Voici à quoi devait ressembler l’ancêtre commun à tous les hommes modernes

Notre espère, Homo sapiens, est apparue en Afrique il y a environ 300 000 ans. Mais où exactement, et comment ? Les fossiles africains de moins de 500 000 ans connus à ce jour étant peu nombreux, il manque des pièces au puzzle de l’histoire de notre espèce. Dans cette nouvelle étude, les chercheurs ont donc voulu augmenter le nombre de fossiles disponibles en créant des « fossiles virtuels ».

Pour cela, ils ont mesuré sous toutes leurs coutures 263 crânes fossiles et modernes d’hominines1 (correspondant à 29 populations2 ), de manière à pouvoir les modéliser en trois dimensions.

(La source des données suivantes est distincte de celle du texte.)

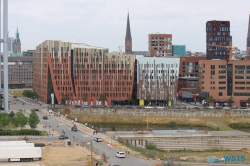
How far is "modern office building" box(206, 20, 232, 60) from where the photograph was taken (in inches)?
4628

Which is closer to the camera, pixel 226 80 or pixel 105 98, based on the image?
pixel 226 80

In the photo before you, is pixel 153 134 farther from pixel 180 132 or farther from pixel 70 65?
pixel 70 65

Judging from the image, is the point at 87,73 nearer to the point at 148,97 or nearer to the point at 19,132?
the point at 148,97

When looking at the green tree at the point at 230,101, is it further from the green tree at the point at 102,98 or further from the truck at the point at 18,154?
the truck at the point at 18,154

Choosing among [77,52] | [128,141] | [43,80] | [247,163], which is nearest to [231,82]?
[77,52]

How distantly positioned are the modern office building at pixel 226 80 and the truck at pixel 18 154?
59291mm

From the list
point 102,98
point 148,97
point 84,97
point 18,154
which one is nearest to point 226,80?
point 148,97

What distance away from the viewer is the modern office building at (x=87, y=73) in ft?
336

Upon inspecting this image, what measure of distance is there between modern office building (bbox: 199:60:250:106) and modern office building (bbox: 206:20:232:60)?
55.8ft

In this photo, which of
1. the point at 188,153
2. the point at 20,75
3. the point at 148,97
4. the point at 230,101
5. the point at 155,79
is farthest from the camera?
the point at 20,75

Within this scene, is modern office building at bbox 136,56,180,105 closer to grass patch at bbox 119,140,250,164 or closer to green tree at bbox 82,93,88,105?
green tree at bbox 82,93,88,105

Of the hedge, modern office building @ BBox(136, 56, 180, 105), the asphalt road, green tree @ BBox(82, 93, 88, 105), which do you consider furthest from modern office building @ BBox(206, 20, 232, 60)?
the hedge

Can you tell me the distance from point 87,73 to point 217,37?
31.9 metres

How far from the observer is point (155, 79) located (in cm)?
10375
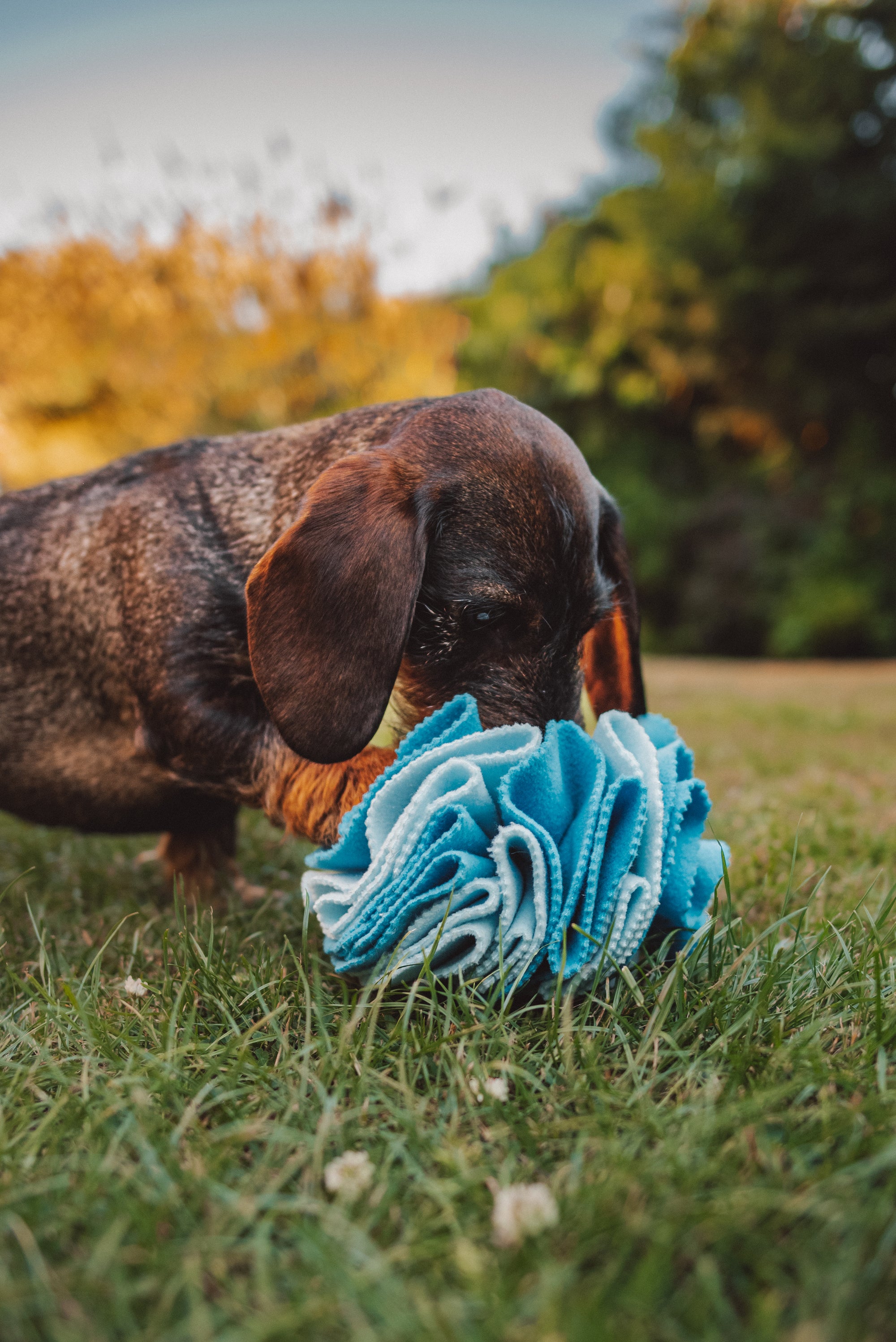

Les chercheurs ont montré qu’il existe une correspondance forte entre les formes crâniennes moyennes de chacune des 29 populations et la position de celles-ci dans un arbre de parenté basé sur des données essentiellement génétiques3 . Cette bonne correspondance a permis de calculer quelle était la forme crânienne probable du dernier ancêtre commun à tous les Homo sapiens. Les traits de ce fossile virtuel, dont l’âge théorique serait 300 000 ans, apparaissent relativement modernes : avec sa boîte crânienne arrondie, son front relativement haut, des bourrelets sus-orbitaires peu marqués et une face peu projetée vers l’avant, sa morphologie est proche de certains fossiles datés de seulement 100 000 ans.

vues du fossile virtuel sous différents angles
Modélisation de l’ancêtre commun (virtuel) à tous les membres de notre espèce, Homo sapiens.

© Aurélien Mounier - CNRS/MNHN

Les chercheurs ont comparé leur fossile virtuel à cinq de ses contemporains bien réels – des crânes d’Homo africains fossiles, âgés de 130 000 à 350 000 à ans et parfois considérés comme faisant partie de nos ancêtres. Cette analyse suggère que notre espèce serait née de l’hybridation de populations du sud et de l’est de l’Afrique. Des populations nord-africaines (potentiellement représentées par le fossile de Jebel Irhoud), se seraient mélangées aux Néandertaliens à la suite de migrations vers l’Europe, contribuant de manière moindre à notre espèce.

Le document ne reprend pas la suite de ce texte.